-- PAGE EXCERPT follows --

Scientific: Agave deserti
Common: desert agave, mescal, century plant or maguey
Family: Asparagaceae (subfamily Agavoideae)
Origin: Rocky and gravely soils in the desert southwest United States. Its range extends from the Mojave Desert east through the lower Sonoran Desert and up in elevation into the beautiful Sierra Ancha Mountains of central Arizona. A. deserti is reported to be the most desert adapted of the agaves.

Pronounciation: A-GA-ve de-SER-ti

Hardiness zones:
Sunset 12-24
USDA 9 - 11

Landscape Use: Medium sized agave for large out of the away desert landscape spaces.

Form & Character: Sharp and unfriendly.

Growth Habit: Perennial monocot; desert agave are "small to medium sized, glaucous gray to greenish, freely suckering, or medium sized to large, green, nonsurculose, the rosettes acaulesent to short caulesent" (Gentry, 1982).

-- PAGE EXCERPT concluded --

» **USING THE INFORMATION**
1. Write out the desert agave profile from "Origin: Rocky and" up to and including "of the agaves.".
2. In the desert agave profile, what family is the plant placed in?
You won't need the listing for this work.

-- INFORMATION PROVIDED follows --

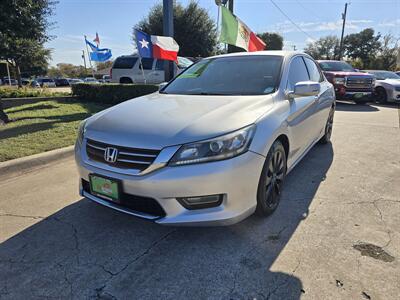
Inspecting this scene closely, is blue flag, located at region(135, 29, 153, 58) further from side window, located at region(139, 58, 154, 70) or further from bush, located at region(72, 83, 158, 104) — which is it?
side window, located at region(139, 58, 154, 70)

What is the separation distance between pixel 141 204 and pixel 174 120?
2.45ft

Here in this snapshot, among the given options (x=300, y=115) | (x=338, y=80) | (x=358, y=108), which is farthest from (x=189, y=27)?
(x=300, y=115)

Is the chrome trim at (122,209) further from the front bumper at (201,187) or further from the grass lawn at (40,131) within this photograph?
the grass lawn at (40,131)

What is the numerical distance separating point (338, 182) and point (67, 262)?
3320mm

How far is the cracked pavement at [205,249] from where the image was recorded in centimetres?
223

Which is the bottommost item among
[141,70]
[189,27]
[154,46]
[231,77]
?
[141,70]

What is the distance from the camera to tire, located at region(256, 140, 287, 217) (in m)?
2.85

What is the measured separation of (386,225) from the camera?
10.1 feet

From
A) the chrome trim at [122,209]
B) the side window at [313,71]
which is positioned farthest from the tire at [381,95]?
the chrome trim at [122,209]

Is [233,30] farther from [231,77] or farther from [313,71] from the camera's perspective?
[231,77]

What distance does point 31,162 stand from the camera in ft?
15.4

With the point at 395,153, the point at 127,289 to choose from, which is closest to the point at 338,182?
the point at 395,153

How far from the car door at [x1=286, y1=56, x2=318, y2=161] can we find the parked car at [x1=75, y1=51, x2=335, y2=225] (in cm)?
4

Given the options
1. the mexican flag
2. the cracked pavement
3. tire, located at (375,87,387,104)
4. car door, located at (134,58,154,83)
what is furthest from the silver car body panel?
the cracked pavement
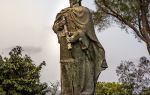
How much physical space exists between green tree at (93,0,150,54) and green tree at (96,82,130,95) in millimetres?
3744

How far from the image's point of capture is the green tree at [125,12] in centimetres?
2739

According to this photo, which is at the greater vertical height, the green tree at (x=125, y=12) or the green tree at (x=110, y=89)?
the green tree at (x=125, y=12)

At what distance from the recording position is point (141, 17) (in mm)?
27375

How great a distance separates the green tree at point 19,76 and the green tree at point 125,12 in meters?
7.81

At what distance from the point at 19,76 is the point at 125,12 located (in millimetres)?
9913

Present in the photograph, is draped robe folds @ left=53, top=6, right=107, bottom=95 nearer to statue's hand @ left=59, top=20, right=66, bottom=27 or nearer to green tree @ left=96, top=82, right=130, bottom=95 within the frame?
statue's hand @ left=59, top=20, right=66, bottom=27

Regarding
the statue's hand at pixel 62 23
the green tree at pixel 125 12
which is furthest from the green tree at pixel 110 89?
the statue's hand at pixel 62 23

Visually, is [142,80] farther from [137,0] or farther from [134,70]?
[137,0]

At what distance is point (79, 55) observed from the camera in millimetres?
10211

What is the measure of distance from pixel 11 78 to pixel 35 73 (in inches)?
41.5

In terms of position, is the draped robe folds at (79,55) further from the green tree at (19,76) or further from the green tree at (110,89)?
the green tree at (110,89)

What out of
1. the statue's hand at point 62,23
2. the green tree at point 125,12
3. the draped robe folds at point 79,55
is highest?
the green tree at point 125,12

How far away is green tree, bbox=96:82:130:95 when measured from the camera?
30.3 m

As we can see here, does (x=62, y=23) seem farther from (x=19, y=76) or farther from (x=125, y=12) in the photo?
(x=125, y=12)
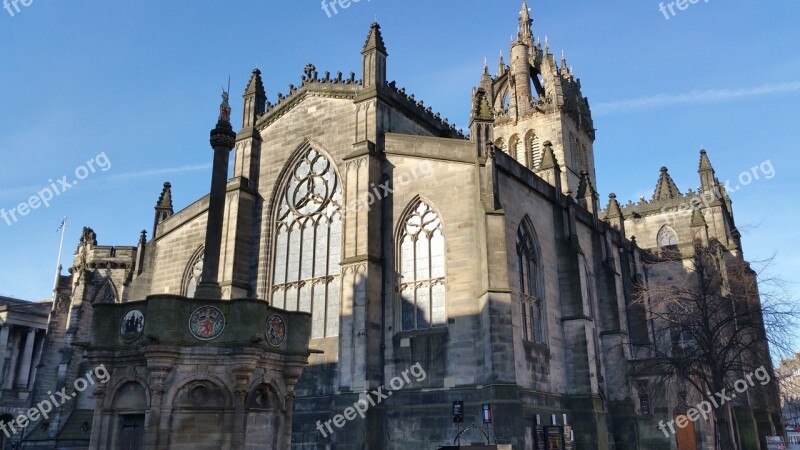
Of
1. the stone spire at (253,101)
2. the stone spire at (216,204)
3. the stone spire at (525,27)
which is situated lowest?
the stone spire at (216,204)

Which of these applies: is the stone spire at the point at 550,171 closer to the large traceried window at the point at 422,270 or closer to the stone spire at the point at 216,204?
the large traceried window at the point at 422,270

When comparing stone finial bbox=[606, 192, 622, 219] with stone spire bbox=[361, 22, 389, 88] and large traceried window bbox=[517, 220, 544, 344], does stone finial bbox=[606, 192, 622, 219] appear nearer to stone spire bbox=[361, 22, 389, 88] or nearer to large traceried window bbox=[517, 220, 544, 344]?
large traceried window bbox=[517, 220, 544, 344]

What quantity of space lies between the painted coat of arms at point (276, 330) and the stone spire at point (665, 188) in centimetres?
3983

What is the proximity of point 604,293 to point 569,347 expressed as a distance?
19.2 feet

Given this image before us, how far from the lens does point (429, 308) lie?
71.2 ft

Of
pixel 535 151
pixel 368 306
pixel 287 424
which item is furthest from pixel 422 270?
pixel 535 151

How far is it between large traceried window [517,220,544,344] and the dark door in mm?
13580

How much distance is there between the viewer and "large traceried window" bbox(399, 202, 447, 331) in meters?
21.7

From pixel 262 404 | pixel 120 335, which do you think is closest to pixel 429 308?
pixel 262 404

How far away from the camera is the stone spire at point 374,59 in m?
25.2

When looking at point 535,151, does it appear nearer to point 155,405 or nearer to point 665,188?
point 665,188

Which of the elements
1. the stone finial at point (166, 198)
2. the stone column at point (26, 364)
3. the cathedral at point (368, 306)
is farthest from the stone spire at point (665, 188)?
the stone column at point (26, 364)

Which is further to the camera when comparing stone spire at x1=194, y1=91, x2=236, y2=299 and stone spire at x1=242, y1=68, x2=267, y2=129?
stone spire at x1=242, y1=68, x2=267, y2=129

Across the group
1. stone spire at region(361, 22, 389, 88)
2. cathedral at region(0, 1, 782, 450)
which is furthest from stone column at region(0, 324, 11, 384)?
stone spire at region(361, 22, 389, 88)
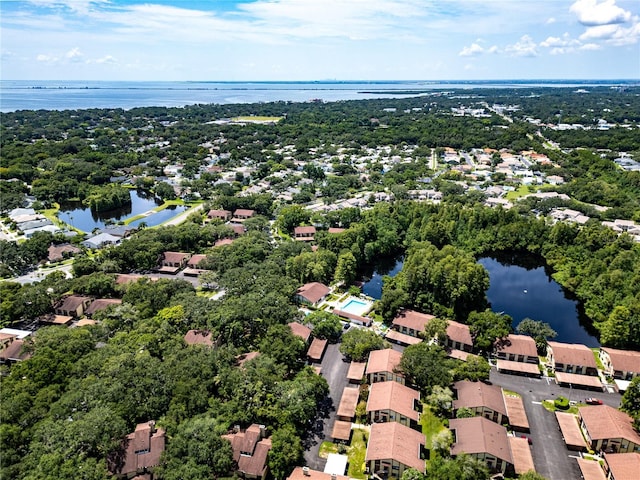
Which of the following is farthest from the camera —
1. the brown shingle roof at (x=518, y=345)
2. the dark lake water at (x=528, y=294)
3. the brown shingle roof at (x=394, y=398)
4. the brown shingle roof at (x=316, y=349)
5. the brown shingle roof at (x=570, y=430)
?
the dark lake water at (x=528, y=294)

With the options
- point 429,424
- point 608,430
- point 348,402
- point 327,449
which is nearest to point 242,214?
point 348,402

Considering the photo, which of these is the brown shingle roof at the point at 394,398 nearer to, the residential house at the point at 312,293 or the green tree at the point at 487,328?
the green tree at the point at 487,328

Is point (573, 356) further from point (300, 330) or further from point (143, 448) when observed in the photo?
point (143, 448)

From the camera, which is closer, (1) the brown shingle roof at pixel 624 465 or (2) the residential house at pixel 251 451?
(1) the brown shingle roof at pixel 624 465

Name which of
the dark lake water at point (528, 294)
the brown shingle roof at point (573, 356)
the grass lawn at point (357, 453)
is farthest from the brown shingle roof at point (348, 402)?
the dark lake water at point (528, 294)

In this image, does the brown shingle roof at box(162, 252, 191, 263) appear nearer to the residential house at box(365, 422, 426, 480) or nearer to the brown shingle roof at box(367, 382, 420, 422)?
the brown shingle roof at box(367, 382, 420, 422)

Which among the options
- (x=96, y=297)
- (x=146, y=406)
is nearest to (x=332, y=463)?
(x=146, y=406)

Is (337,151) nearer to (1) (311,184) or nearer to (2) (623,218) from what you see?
(1) (311,184)

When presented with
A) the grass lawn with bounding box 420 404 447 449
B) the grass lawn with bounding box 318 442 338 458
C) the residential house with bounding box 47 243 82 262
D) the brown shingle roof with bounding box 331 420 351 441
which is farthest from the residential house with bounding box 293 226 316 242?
the grass lawn with bounding box 318 442 338 458
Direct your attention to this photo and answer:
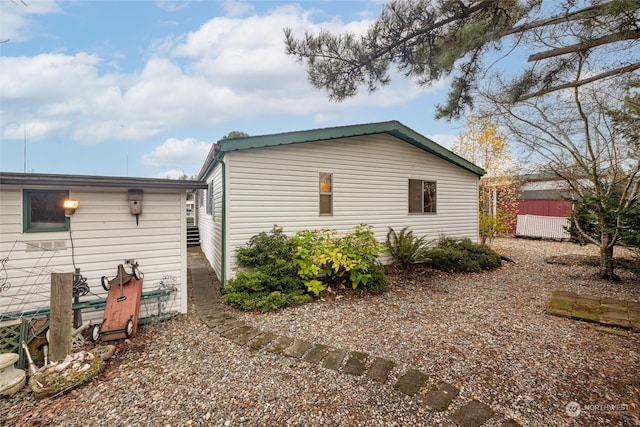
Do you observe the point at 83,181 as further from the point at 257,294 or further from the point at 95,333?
the point at 257,294

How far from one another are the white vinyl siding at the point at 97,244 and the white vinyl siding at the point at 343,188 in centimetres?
115

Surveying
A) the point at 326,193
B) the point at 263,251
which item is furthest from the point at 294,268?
the point at 326,193

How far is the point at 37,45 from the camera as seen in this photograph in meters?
5.49

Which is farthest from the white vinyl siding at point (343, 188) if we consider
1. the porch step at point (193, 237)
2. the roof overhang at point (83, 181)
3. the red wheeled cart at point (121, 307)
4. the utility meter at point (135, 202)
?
the porch step at point (193, 237)

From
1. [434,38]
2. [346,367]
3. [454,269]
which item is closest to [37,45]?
[434,38]

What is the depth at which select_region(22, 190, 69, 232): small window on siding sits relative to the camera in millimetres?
3722

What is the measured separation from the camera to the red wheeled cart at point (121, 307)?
367 cm

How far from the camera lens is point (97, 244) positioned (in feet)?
13.5

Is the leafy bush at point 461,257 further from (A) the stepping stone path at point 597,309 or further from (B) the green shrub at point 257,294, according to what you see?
(B) the green shrub at point 257,294

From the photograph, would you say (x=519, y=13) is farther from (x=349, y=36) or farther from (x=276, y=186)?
(x=276, y=186)

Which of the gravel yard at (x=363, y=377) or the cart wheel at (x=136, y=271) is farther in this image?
the cart wheel at (x=136, y=271)

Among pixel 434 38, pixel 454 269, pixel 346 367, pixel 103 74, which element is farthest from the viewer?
pixel 103 74

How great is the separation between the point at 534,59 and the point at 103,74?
11701 mm

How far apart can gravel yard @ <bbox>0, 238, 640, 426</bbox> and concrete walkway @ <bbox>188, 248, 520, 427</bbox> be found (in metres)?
0.07
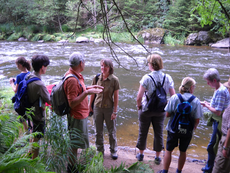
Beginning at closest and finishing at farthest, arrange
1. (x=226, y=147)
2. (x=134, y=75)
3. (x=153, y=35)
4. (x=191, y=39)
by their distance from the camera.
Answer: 1. (x=226, y=147)
2. (x=134, y=75)
3. (x=191, y=39)
4. (x=153, y=35)

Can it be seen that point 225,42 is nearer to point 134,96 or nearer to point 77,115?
point 134,96

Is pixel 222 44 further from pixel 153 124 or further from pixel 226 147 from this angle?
pixel 226 147

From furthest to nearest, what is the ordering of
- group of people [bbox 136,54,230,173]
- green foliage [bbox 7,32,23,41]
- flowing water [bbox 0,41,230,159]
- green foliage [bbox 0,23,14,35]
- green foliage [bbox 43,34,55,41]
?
green foliage [bbox 0,23,14,35] < green foliage [bbox 7,32,23,41] < green foliage [bbox 43,34,55,41] < flowing water [bbox 0,41,230,159] < group of people [bbox 136,54,230,173]

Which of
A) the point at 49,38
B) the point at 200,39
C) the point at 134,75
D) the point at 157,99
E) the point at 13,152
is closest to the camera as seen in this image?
the point at 13,152

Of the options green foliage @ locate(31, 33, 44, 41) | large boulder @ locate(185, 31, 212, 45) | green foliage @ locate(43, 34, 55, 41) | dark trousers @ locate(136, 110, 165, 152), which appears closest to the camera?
dark trousers @ locate(136, 110, 165, 152)

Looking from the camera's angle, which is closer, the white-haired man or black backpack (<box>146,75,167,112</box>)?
the white-haired man

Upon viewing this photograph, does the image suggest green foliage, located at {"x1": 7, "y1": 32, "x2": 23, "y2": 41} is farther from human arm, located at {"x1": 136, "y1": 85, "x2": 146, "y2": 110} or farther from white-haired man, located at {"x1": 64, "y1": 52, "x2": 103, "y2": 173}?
human arm, located at {"x1": 136, "y1": 85, "x2": 146, "y2": 110}

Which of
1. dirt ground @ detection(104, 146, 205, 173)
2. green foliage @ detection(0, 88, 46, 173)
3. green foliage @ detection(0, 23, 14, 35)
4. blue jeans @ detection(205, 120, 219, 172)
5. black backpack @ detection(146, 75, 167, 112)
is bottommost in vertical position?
dirt ground @ detection(104, 146, 205, 173)

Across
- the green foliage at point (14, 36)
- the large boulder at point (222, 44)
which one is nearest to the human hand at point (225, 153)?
the large boulder at point (222, 44)

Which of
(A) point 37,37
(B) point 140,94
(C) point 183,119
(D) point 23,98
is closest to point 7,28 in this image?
(A) point 37,37

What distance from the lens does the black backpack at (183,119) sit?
2398 millimetres

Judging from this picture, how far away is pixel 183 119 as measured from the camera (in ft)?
8.00

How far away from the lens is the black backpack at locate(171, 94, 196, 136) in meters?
2.40

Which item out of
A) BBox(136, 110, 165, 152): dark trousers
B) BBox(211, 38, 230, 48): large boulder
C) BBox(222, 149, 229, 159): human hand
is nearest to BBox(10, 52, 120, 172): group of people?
BBox(136, 110, 165, 152): dark trousers
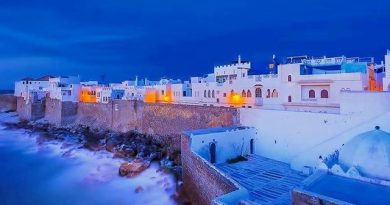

-- INFORMATION PROVIDED concluded --

» **EXERCISE ANSWERS**
1.
Origin: Rocky and gravely soils in the desert southwest United States. Its range extends from the Mojave Desert east through the lower Sonoran Desert and up in elevation into the beautiful Sierra Ancha Mountains of central Arizona. A. deserti is reported to be the most desert adapted of the agaves.

2. Asparagaceae (subfamily Agavoideae)